彼らが連れて行こうとしている少女は鷹乃が今着ている浜咲学園の制服を着ていた。  
「や、やめてください!ひ、人を呼びます!!」  
「呼んでも誰もこね〜よ!」  
 学校の周辺はもともと住んでいる人が少なく、加えて通学路を少し離れた場所の  
ため、この二人が高をくくるのも理由のないことである。鷹乃はこの少女が危険な  
状態にあることを気づき、速攻の行動に出た。  
「その手を離しなさい!」  
 突然の声に驚いた三人は動きを止めた。そして二人の男はその声の主が以前に  
自分をブチのめした相手であることを思い出した。  
「ぼ、暴力女・・・」  
「に、逃げろ!」  
 鷹乃が自分たちの方に向かってきていることに気づいた二人は少女を離し、  
一目散に逃げ出した。鷹乃は酷い目にあった少女を気遣って逃げる二人を  
追いかけようともせず、彼女の方に向かった。  
「大丈夫?」  
「あ、ありがとうございます!なんとお礼を言っていいのやら」  
 少女は助けてくれた鷹乃に深々と何度もお礼をしていた。鷹乃の方はあまりの  
お礼ぶりに照れくさくなって作り笑いを浮かべた。だが突然のクラクションが  
その場の空気を一変させた。  
 
「あっ!私のポーチ!!」  
 二人の男はスクーターにまたがってクラクションを鳴らした。一人の男の手には  
可愛い柄のポーチが握られていた。そして鷹乃らを嘲笑うかのようにスクーターに  
乗って走り去っていった。  
「か、返してください!」  
 少女は電光石火の動きで倒れている自転車の方にダッシュした。  
「ま、待ちなさい!」  
「あれが無いとダメなんです!だから取り返してきます!!」  
 少女は自転車にまたがると制止を無視して二人の後を追いかけ始めた。

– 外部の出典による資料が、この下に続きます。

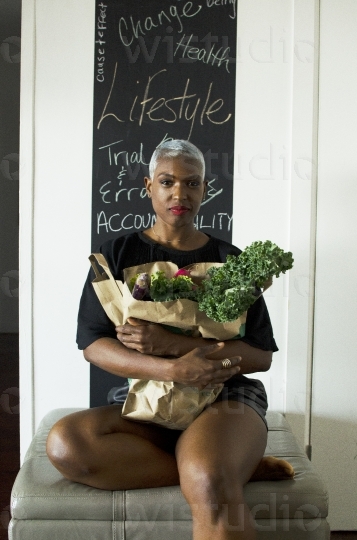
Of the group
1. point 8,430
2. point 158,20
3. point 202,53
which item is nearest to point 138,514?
point 202,53

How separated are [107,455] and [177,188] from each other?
0.83m

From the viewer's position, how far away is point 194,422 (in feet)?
6.18

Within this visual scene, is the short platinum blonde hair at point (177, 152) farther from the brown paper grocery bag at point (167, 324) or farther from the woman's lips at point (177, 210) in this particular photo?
the brown paper grocery bag at point (167, 324)

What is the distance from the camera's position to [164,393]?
1.85 meters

鷹乃は  
少女の行動に舌打ちしたが、かといって見捨てるわけにもいかず彼女の後を  
追いかけ始めた。  
 スクーターは街の方ではなく、反対の山の方に向かっていった。少女の自転車は  
鞄の口が開いていたのか所々筆箱や教科書をバラ巻きながらスクーターを  
追いかけていた。鷹乃にとっては少女を追いかけるのに苦労はしなかったが判断に  
悩んでいた。  
 一旦、引き返して警察なりに連絡するべきか。しかし、それでは少女を見失って  
彼女を危険に晒してしまう。いやスクーターが自転車で追いかけれるということは  
速度を調節して少女をおびき寄せていると考えるべきであろう。携帯をかけようかと  
思ったが残念なことにそれを入れた鞄はさっきのところに置きっぱなしにして  
しまっていた。鷹乃は少女の追跡を続行することを決断した。  
 
「工場・・・」  
鷹乃は少女を追いかけているうちに廃工場の前にたどり着いた。門はバイク1台が  
通れるだけスライドされており、その鉄柵越しに少女の自転車が乗り捨てられて  
いるのが見えた。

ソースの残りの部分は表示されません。